|Posted on June 24, 2013 at 8:50 PM|
Marilyn Manson and Alice Cooper have delivered their own envelope pushing brands of entertainment since busting out of the womb so it seemed only fitting and long overdue that the dastardly duo team up for one massive shot of shock dubbed the ‘Monsters of Madness: Shock Therapy’ tour, making a stop in Uncasville, Conn., at the Mohegan Sun Arena on Friday (June 21).
Marilyn Manson made quick work of his hour long set, kicking it off in a sea of smoke with ‘Angel With the Scabbed Wings’ and launching into a collection of 13 songs that put him on the map throughout his career including the first single ‘No Reflection’ from his most recent album, 2012′s ‘Born Villain.’
When it comes to Marilyn Manson, it’s safe to say the devil is in the details. The delivery of each song was complemented by a slew of wardrobe changes, props and general irreverence for societal norms. From delivering his version of ‘Sweet Dreams’ atop industrial-sized stilts to sitting atop a chair of behemoth heights and measures for ‘mOBSCENE,’ Manson’s stage presence remains larger than life and commanding and nature.
Throughout the set, Manson showered the crowd in glitter, confetti and even shared a little cake with those in the front row. He capped off his set with ‘The Beautiful People’ leading fans in a venue-wide sing-along frenzy, closing out his set in perfect fashion.
Next up was Alice Cooper, the godfather of shock rock. What is there really left to say about Alice Cooper? With a recording career that spans almost five decades, it’s clear that Alice Cooper’s dark brand of theatrical rock has firmly planted its roots in the history of music.

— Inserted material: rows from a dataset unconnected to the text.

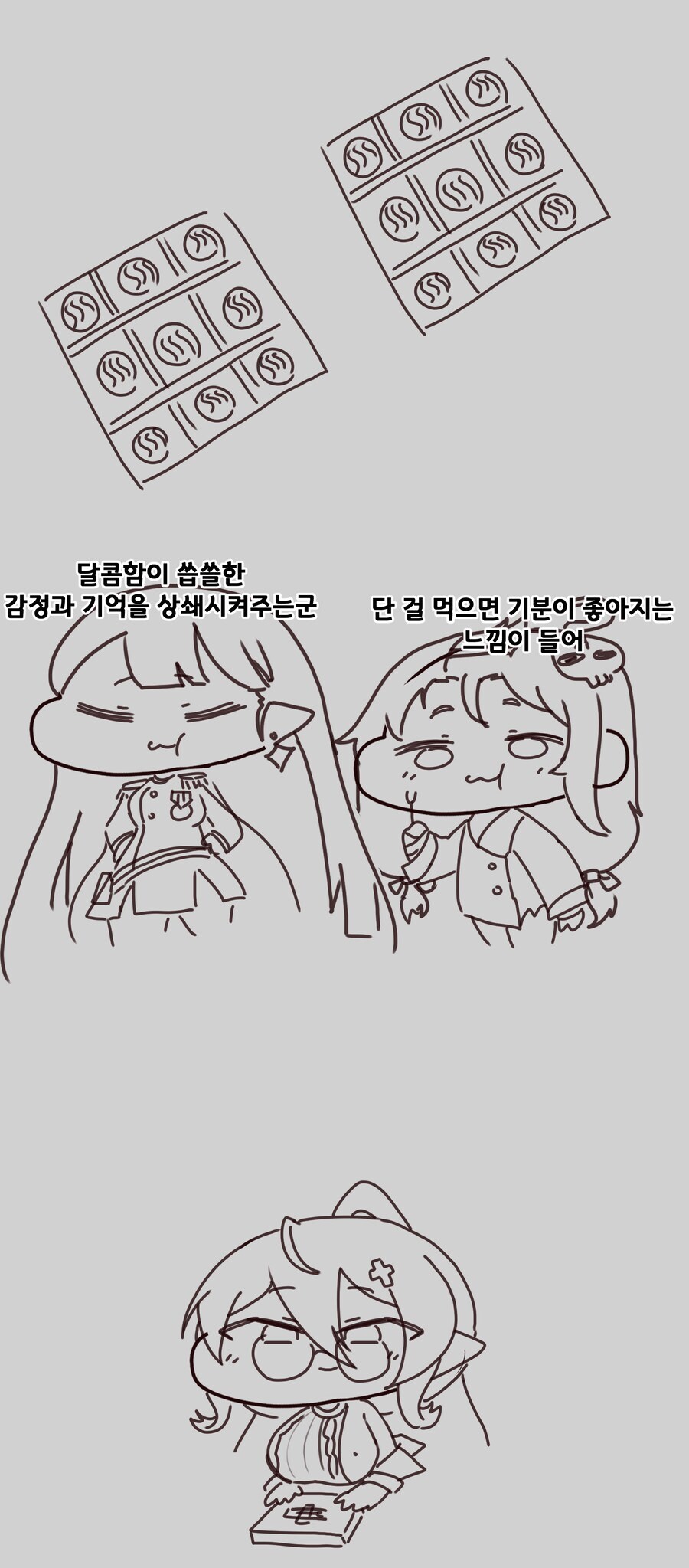 [트릭컬] 스압) 힐데 놀리는걸 좋아하는 교주.manga_4.jpg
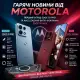 Гарячі новини від Motorola: перший огляд Edge 70 Pro та масштабний витік флагмана Edge 70 Max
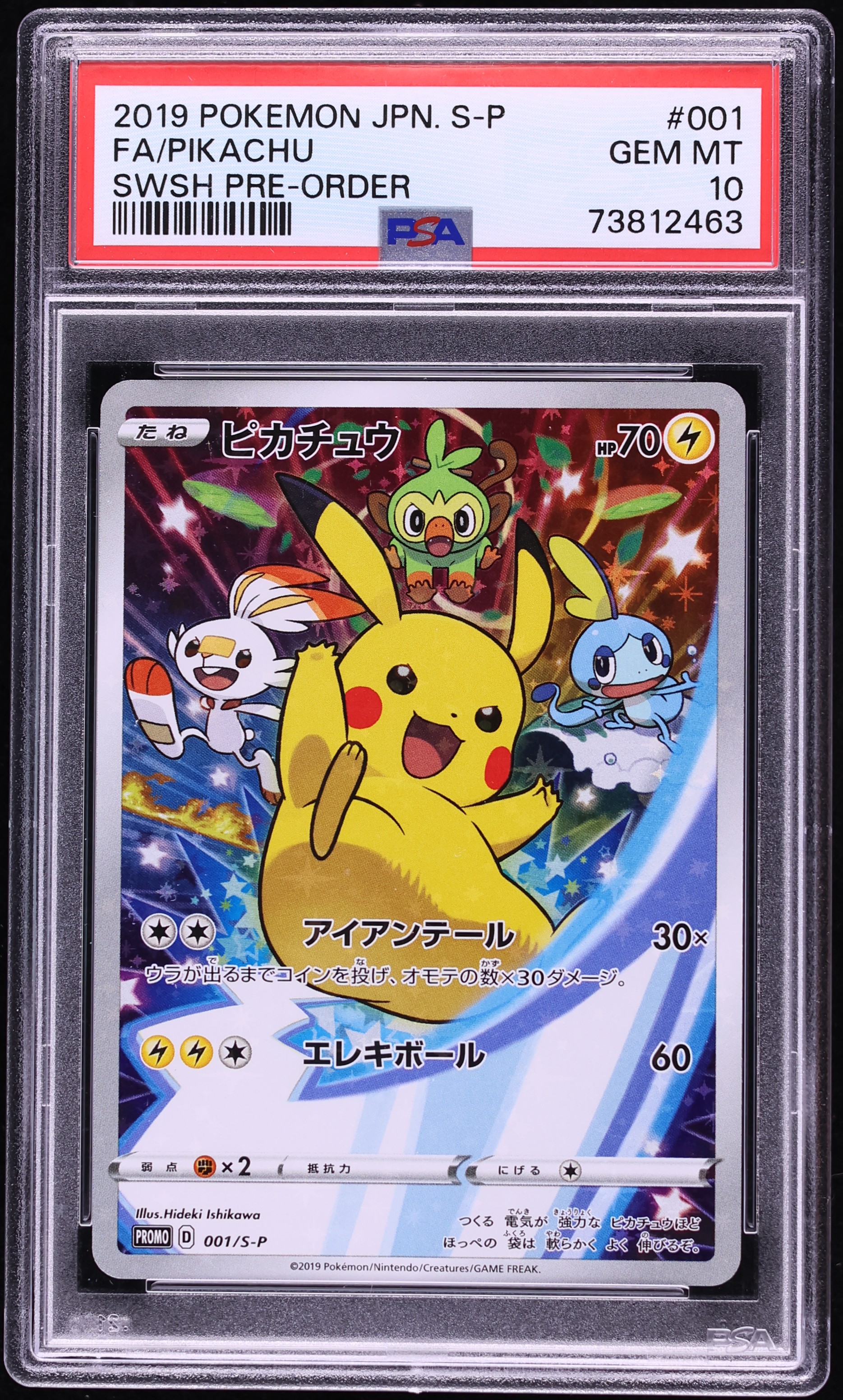 2019 Pokemon Japanese Sword & Shield Pre-Order Full Art Pikachu #1 PSA 10 GEM MINT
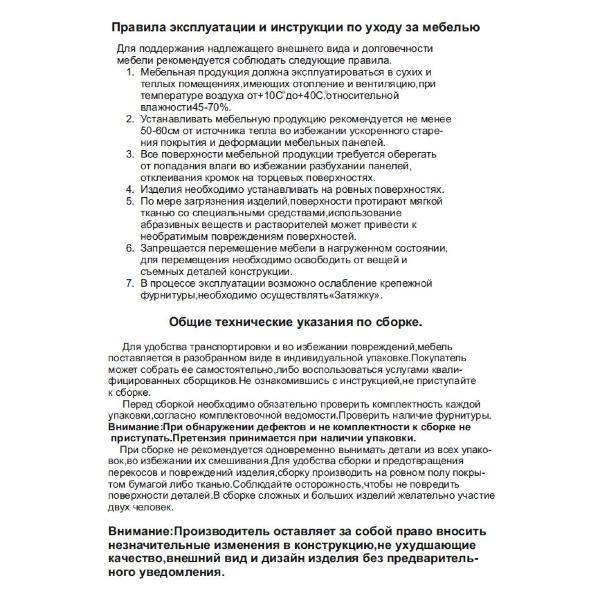 Комод Эра К800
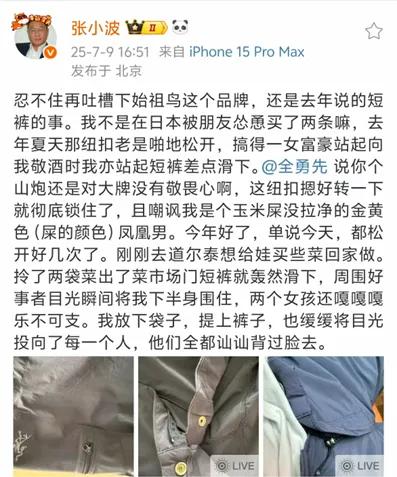 被中产捧上“神坛”的它——始祖鸟，口碑要崩？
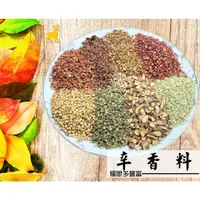 在飛比找蝦皮購物優惠-【辛香料 香料 大紅袍 四川大紅袍 陝西花椒 花椒 青花椒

Much like Marilyn Manson, who undoubtedly was influenced by Cooper throughout the years, Alice Cooper’s show delivers much more than music, it’s a full on theatrical assault of guillotines, straitjackets and macabre debauchery. Although fans generally know what they’re going to get with Alice Cooper, it doesn’t dull the experience one bit with hits like ‘No More Mr. Nice Guy’ transitioning into ‘Hey Stoopid’ into ‘Welcome to My Nightmare.’ Cooper covers a lot of ground and puts on a clinic for shock rock transforming his catalog of songs into a live horror show track by track.
In addition to the theatrics, Cooper has surrounded himself with a band of truly talented musicians. Sometimes it’s easy to forget that part of the show as a giant Frankenstein walks across the stage during ‘Feed My Frankenstein,’ but without the soundtrack provided by guitarists Orianthi, Tommy Henriksen and Ryan Roxie in addition to bassist Chuck Garric and drummer Glen Sobel, the show would fall flat.
Throughout the tour, Manson has been joining Alice Cooper to close out the evening on the classic tune ‘I’m Eighteen.’ The live collaboration brings the whole show full circle closing out the night with the faces of two different generations of artists that will go down in rock history with colorful legacies that are still being written, thanks in part to this tour.